ケンのブログ

日々の雑感や日記

柿の木が倒れる

2021年07月12日 | 日記
実家の二階で寝転んでいて、下に降りていくと父が「柿の木が倒れたぞ」という。

廊下の窓から庭を見るとたしかに柿の木が倒れている。

「これで柿の木もおしまいや。昔は何本か庭にあったけどな」と父が言う。

そうだな 僕の記憶にあるだけでももう何本か昔はあったなと思う。

幼稚園の頃、友達が遊びに来るとその柿の木に登っていた。

友達のHくんは木登りがうまくで、本当に木のてっぺんに近いくらいのところまで登っていた。

僕は幼稚園の頃から高所恐怖症だったので柿の木も自分の背丈くらいの高さのところまでしか登れなかった。

それ以上、登ろうとすると足がすくんだから。

幼稚園の頃の写真で友達のHくんは柿の木のてっぺんに近いところまで上り、MくんもHくんの足元くらいのところまで登り、僕はやっと自分の背丈くらいのところまで登った状態で3人を写したものがあった。
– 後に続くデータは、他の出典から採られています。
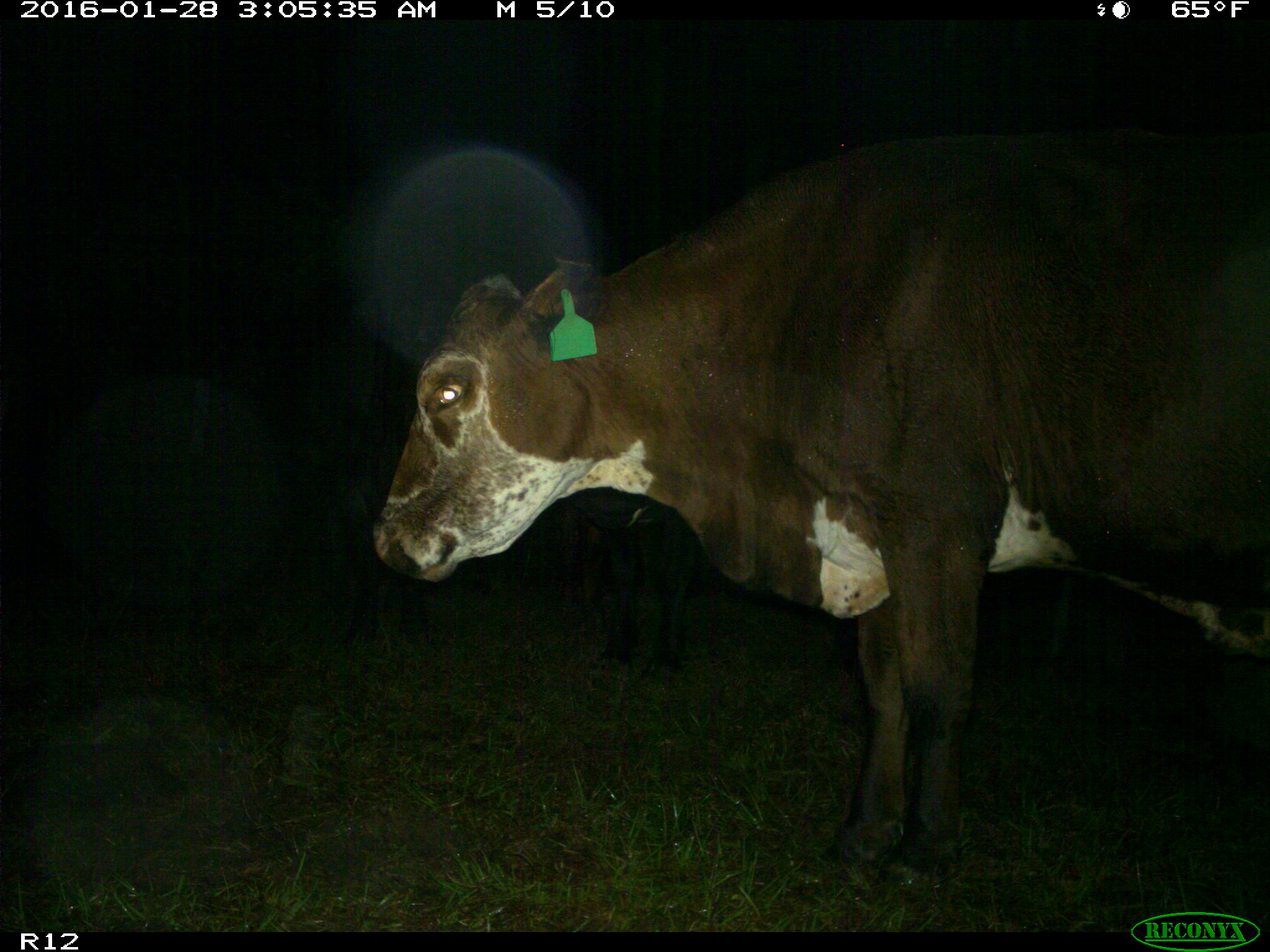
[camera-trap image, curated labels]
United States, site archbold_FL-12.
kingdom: Animalia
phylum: Chordata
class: Mammalia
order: Artiodactyla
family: Bovidae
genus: Bos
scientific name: Bos taurus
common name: domestic cow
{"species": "Bos taurus (domestic cow)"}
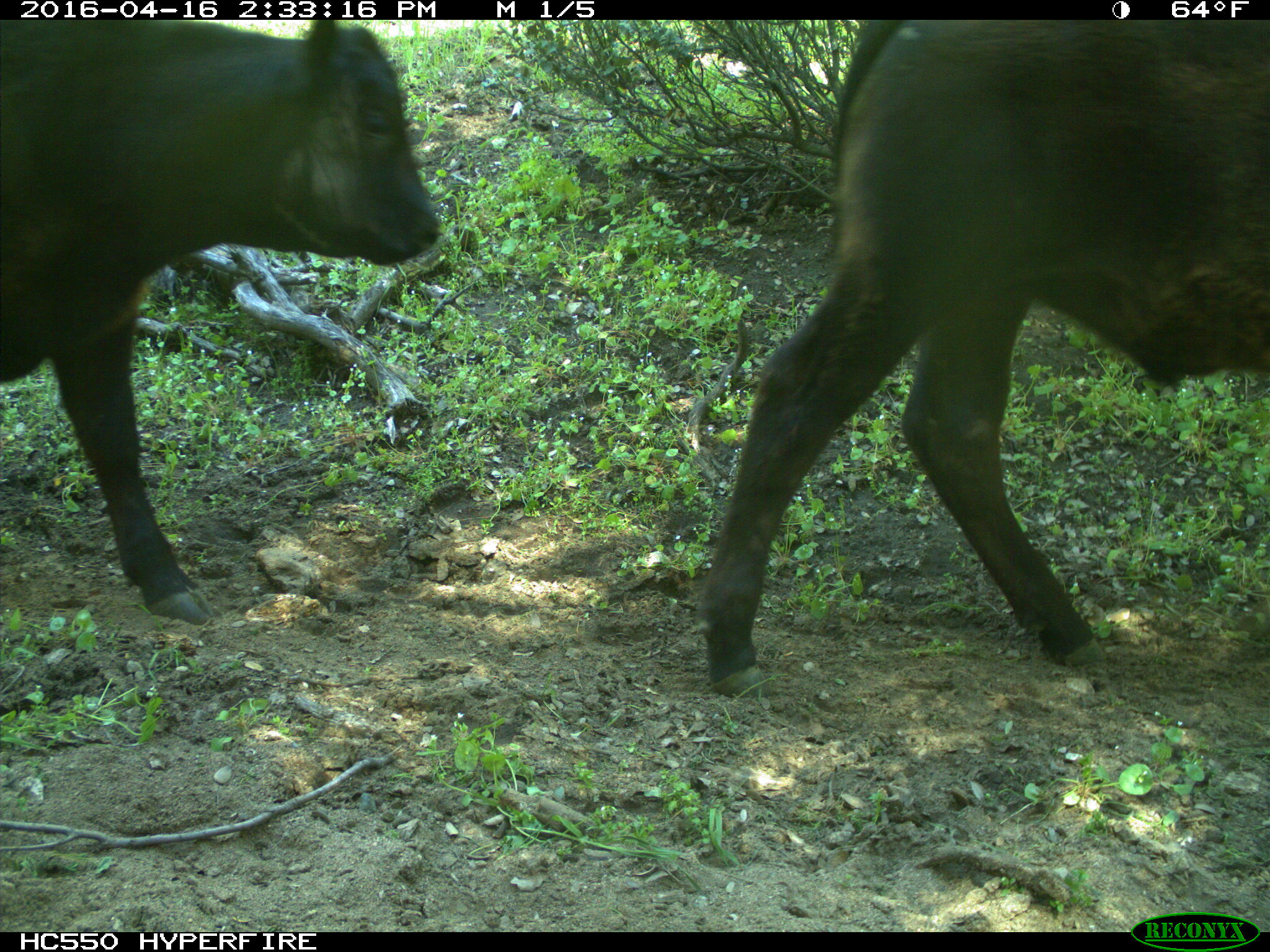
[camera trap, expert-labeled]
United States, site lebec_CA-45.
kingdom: Animalia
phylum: Chordata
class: Mammalia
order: Artiodactyla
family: Bovidae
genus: Bos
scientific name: Bos taurus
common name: domestic cow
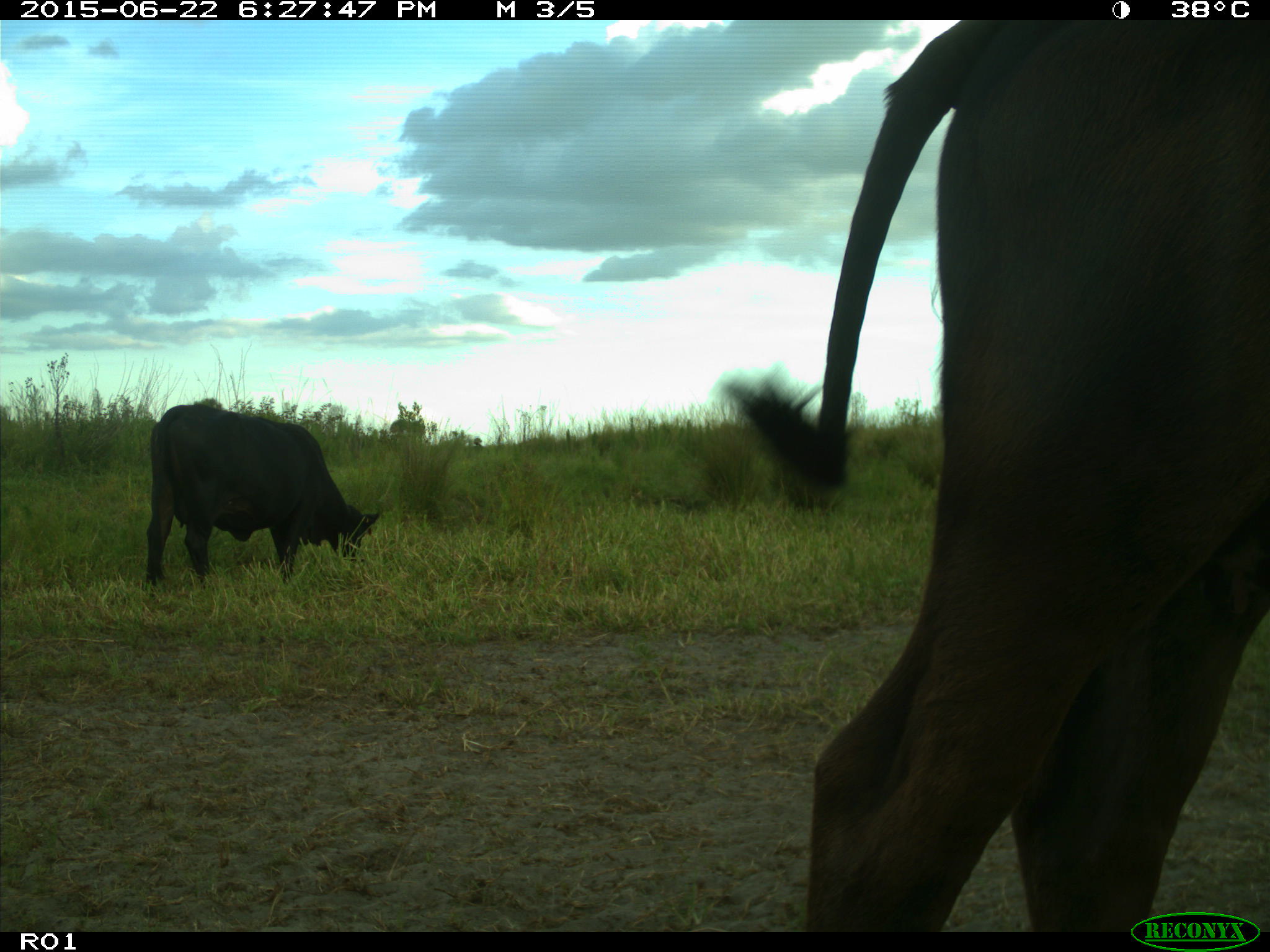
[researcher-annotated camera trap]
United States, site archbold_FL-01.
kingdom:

その写真が僕の高所恐怖症を如実に示しているようで、僕はその写真を人に見せるのが子供の頃恥ずかしかった。

なので、あまり人には見せなかった。

おとなになると高いところが怖いって別に恥ずかしくないけれど、子供の頃は男の子なのにという感じでなんか恥ずかしかった。

倒れた柿の木をみるとまだ小さいけれど実がいっぱいなっている。

そうか今年は実がよくなる年だったんだなと思う。

子供の頃、庭の柿が実るともいで家族でよく食べたなと思う。

今日は雨が降って風が強かったから、水分を沢山含んだ幹が風であおられて、幹の途中の部分で木が折れて倒れたという感じだった。

葉がいっぱい茂っていてそれがクッションになったせいか、木が倒れる音はそれほどせずに、僕は二階にいて木が倒れることに気づかなかった。

庭に倒れた柿の木を見ながら
「考えてみれば、この木は僕が子供の頃からあったから、もう最低でも50年はここにあったことになるね」と僕は言った。

「いや、お父さんが子供のときにはもうこの木はあったよ」と父が言う。

「ええ、なんで、そんなこと知っとるの」と僕が言う。

「それは、昔は、側溝伝いに、よその家の庭の脇も通ったから、この木があることは知っておったよ」と父が言う。

そうか、僕の実家=僕の母の実家だけれど、父の実家も、その同じ町内で道路を隔てて斜め向かいの家だと今更のように気づく。

斜め向かいの家どうしで、お見合い結婚。いかにも僕の父母の世代の話だなと思ってしまう。

映画、「男はつらいよ」にも、タコ社長がお見合い結婚で、結婚式の日に、お見合いのときに見たのとはちょっと違う顔の女性が来たので(お見合いのときの女性の方が容姿が良かったような気がするという話だったと思う)、タコ社長がそのことを仲人に問い正すと仲人に「お見合いのときは妹を出した」と言われる話が出てきたと記憶している。

それで、まあ、昔はそんなもんだったんだと言うことで、とらやの家族の話が盛り上がるというストーリーの展開だった。

そういえば「男はつらいよ」の、山田洋次監督や、渥美清さんも僕の父とほぼ同じ世代なのだなと思う。

まあ、昔は、同じ町内同士でお見合い結婚で、結婚相手の庭の柿の木も子供の頃から知っていた、というのもタコ社長のお見合い結婚の話に、ちょっと似た雰囲気のところもあるなと思う。

不思議に、柿の木がなくなるという寂しさはそれほどなくて、そんな記憶を、掘り起こすとなんだか懐かしい気持ちになってくる。

倒れた木を撤去してしまうと寂しさがこみあげるかもしれないけれど、、、。

まあ、それはともかく、いちにちいちにち無事に、健康に過ごせますように、それを第一に願っていきたい。